Attorney Rick Watson, who represented the U.S. Department of Justice in court, declined to comment.

Faris said there was no explicit language in any statute that exempted Hawaiian from paying the fuel-excise tax when Hawaii changed from a U.S. possession to a state in 1959.

Sid Levinson, attorney for Hawaiian trustee Gotbaum, argued that the airline was entitled to a fuel tax credit for its trans-Pacific flights between Hawaii and the mainland because laws written in the 1930s exempted the payment of fuel excise taxes between the United States and any of its possessions.
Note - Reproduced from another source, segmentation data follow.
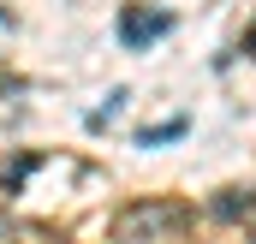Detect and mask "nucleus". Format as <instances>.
Wrapping results in <instances>:
<instances>
[{
	"instance_id": "obj_1",
	"label": "nucleus",
	"mask_w": 256,
	"mask_h": 244,
	"mask_svg": "<svg viewBox=\"0 0 256 244\" xmlns=\"http://www.w3.org/2000/svg\"><path fill=\"white\" fill-rule=\"evenodd\" d=\"M185 226H191V214L179 202H137L114 220V244H155L167 232H185Z\"/></svg>"
},
{
	"instance_id": "obj_2",
	"label": "nucleus",
	"mask_w": 256,
	"mask_h": 244,
	"mask_svg": "<svg viewBox=\"0 0 256 244\" xmlns=\"http://www.w3.org/2000/svg\"><path fill=\"white\" fill-rule=\"evenodd\" d=\"M173 30V12H149V6H126L120 12V42L126 48H149Z\"/></svg>"
},
{
	"instance_id": "obj_3",
	"label": "nucleus",
	"mask_w": 256,
	"mask_h": 244,
	"mask_svg": "<svg viewBox=\"0 0 256 244\" xmlns=\"http://www.w3.org/2000/svg\"><path fill=\"white\" fill-rule=\"evenodd\" d=\"M120 108H126V90H114V96H108L96 114H84V125H90V131H102V125H114V120H120Z\"/></svg>"
},
{
	"instance_id": "obj_4",
	"label": "nucleus",
	"mask_w": 256,
	"mask_h": 244,
	"mask_svg": "<svg viewBox=\"0 0 256 244\" xmlns=\"http://www.w3.org/2000/svg\"><path fill=\"white\" fill-rule=\"evenodd\" d=\"M173 137H185V120H167V125H155V131H143L137 143L149 149V143H173Z\"/></svg>"
},
{
	"instance_id": "obj_5",
	"label": "nucleus",
	"mask_w": 256,
	"mask_h": 244,
	"mask_svg": "<svg viewBox=\"0 0 256 244\" xmlns=\"http://www.w3.org/2000/svg\"><path fill=\"white\" fill-rule=\"evenodd\" d=\"M0 24H12V18H6V6H0Z\"/></svg>"
}]
</instances>
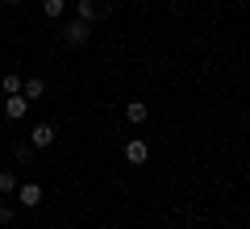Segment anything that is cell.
<instances>
[{
	"label": "cell",
	"instance_id": "cell-12",
	"mask_svg": "<svg viewBox=\"0 0 250 229\" xmlns=\"http://www.w3.org/2000/svg\"><path fill=\"white\" fill-rule=\"evenodd\" d=\"M13 159H17V163H29V159H34V146H29V142H21V146L13 150Z\"/></svg>",
	"mask_w": 250,
	"mask_h": 229
},
{
	"label": "cell",
	"instance_id": "cell-5",
	"mask_svg": "<svg viewBox=\"0 0 250 229\" xmlns=\"http://www.w3.org/2000/svg\"><path fill=\"white\" fill-rule=\"evenodd\" d=\"M125 159L134 163V167H142V163L150 159V146H146L142 138H129V142H125Z\"/></svg>",
	"mask_w": 250,
	"mask_h": 229
},
{
	"label": "cell",
	"instance_id": "cell-8",
	"mask_svg": "<svg viewBox=\"0 0 250 229\" xmlns=\"http://www.w3.org/2000/svg\"><path fill=\"white\" fill-rule=\"evenodd\" d=\"M42 92H46V83H42V80H38V75H34V80H21V96H25V100H29V104H34V100H38V96H42Z\"/></svg>",
	"mask_w": 250,
	"mask_h": 229
},
{
	"label": "cell",
	"instance_id": "cell-3",
	"mask_svg": "<svg viewBox=\"0 0 250 229\" xmlns=\"http://www.w3.org/2000/svg\"><path fill=\"white\" fill-rule=\"evenodd\" d=\"M75 13H80V21H96L100 13H113V4H96V0H75Z\"/></svg>",
	"mask_w": 250,
	"mask_h": 229
},
{
	"label": "cell",
	"instance_id": "cell-13",
	"mask_svg": "<svg viewBox=\"0 0 250 229\" xmlns=\"http://www.w3.org/2000/svg\"><path fill=\"white\" fill-rule=\"evenodd\" d=\"M13 217H17V208L13 204H0V225H13Z\"/></svg>",
	"mask_w": 250,
	"mask_h": 229
},
{
	"label": "cell",
	"instance_id": "cell-14",
	"mask_svg": "<svg viewBox=\"0 0 250 229\" xmlns=\"http://www.w3.org/2000/svg\"><path fill=\"white\" fill-rule=\"evenodd\" d=\"M4 4H21V0H4Z\"/></svg>",
	"mask_w": 250,
	"mask_h": 229
},
{
	"label": "cell",
	"instance_id": "cell-4",
	"mask_svg": "<svg viewBox=\"0 0 250 229\" xmlns=\"http://www.w3.org/2000/svg\"><path fill=\"white\" fill-rule=\"evenodd\" d=\"M50 142H54V125L38 121L34 129H29V146H34V150H46V146H50Z\"/></svg>",
	"mask_w": 250,
	"mask_h": 229
},
{
	"label": "cell",
	"instance_id": "cell-9",
	"mask_svg": "<svg viewBox=\"0 0 250 229\" xmlns=\"http://www.w3.org/2000/svg\"><path fill=\"white\" fill-rule=\"evenodd\" d=\"M0 88H4V96H17V92H21V75H13V71H9V75L0 80Z\"/></svg>",
	"mask_w": 250,
	"mask_h": 229
},
{
	"label": "cell",
	"instance_id": "cell-2",
	"mask_svg": "<svg viewBox=\"0 0 250 229\" xmlns=\"http://www.w3.org/2000/svg\"><path fill=\"white\" fill-rule=\"evenodd\" d=\"M17 200H21V208H38L42 204V184H17Z\"/></svg>",
	"mask_w": 250,
	"mask_h": 229
},
{
	"label": "cell",
	"instance_id": "cell-7",
	"mask_svg": "<svg viewBox=\"0 0 250 229\" xmlns=\"http://www.w3.org/2000/svg\"><path fill=\"white\" fill-rule=\"evenodd\" d=\"M125 117H129L134 125H142L146 117H150V108H146V100H129V104H125Z\"/></svg>",
	"mask_w": 250,
	"mask_h": 229
},
{
	"label": "cell",
	"instance_id": "cell-11",
	"mask_svg": "<svg viewBox=\"0 0 250 229\" xmlns=\"http://www.w3.org/2000/svg\"><path fill=\"white\" fill-rule=\"evenodd\" d=\"M62 9H67V0H46V4H42L46 17H62Z\"/></svg>",
	"mask_w": 250,
	"mask_h": 229
},
{
	"label": "cell",
	"instance_id": "cell-15",
	"mask_svg": "<svg viewBox=\"0 0 250 229\" xmlns=\"http://www.w3.org/2000/svg\"><path fill=\"white\" fill-rule=\"evenodd\" d=\"M0 17H4V9H0Z\"/></svg>",
	"mask_w": 250,
	"mask_h": 229
},
{
	"label": "cell",
	"instance_id": "cell-10",
	"mask_svg": "<svg viewBox=\"0 0 250 229\" xmlns=\"http://www.w3.org/2000/svg\"><path fill=\"white\" fill-rule=\"evenodd\" d=\"M0 192H4V196L17 192V175H13V171H0Z\"/></svg>",
	"mask_w": 250,
	"mask_h": 229
},
{
	"label": "cell",
	"instance_id": "cell-1",
	"mask_svg": "<svg viewBox=\"0 0 250 229\" xmlns=\"http://www.w3.org/2000/svg\"><path fill=\"white\" fill-rule=\"evenodd\" d=\"M88 38H92V25H88V21H71V25L62 29V42H67V46H83Z\"/></svg>",
	"mask_w": 250,
	"mask_h": 229
},
{
	"label": "cell",
	"instance_id": "cell-6",
	"mask_svg": "<svg viewBox=\"0 0 250 229\" xmlns=\"http://www.w3.org/2000/svg\"><path fill=\"white\" fill-rule=\"evenodd\" d=\"M25 113H29V100L21 96V92H17V96H9V100H4V117H9V121H21Z\"/></svg>",
	"mask_w": 250,
	"mask_h": 229
}]
</instances>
The intent of the laws was to encourage ships and aircraft to purchase fuel refined by domestic producers from imported crude oil, rather than purchasing from foreign producers.

When Congress enacted the Hawaii Omnibus Act of 1960 to deal with Hawaii's statehood, it did not amend the law dealing with fuel tax exemptions between the United States and its possessions. Levinson argued that Congress did not make the change because it recognized the unique geographic location of Hawaii and that impact on transportation costs.

The IRS said that since at least 1944 Treasury regulations have never included either Hawaii or Alaska in its definition of U.S. possessions for excise tax purposes.

Faris said he found irony in the arguments of the two sides.

"The government is arguing that Hawaii should be treated as a state when it wasn't a state and the trustee is arguing that Hawaii should be treated as a possession when it wasn't a possession," Faris said.

Faris said he was tentatively ruling that Hawaiian wouldn't have to pay a $40.5 million penalty because of the ambiguity of the laws. He noted that in taking the credits the airline was following the advice of Heffernan Associates Inc., a firm specializing in evaluating aviation and other excise taxes. On the other hand, he said, the company's accounting firm, Ernst & Young LLP, had raised questions about the credits.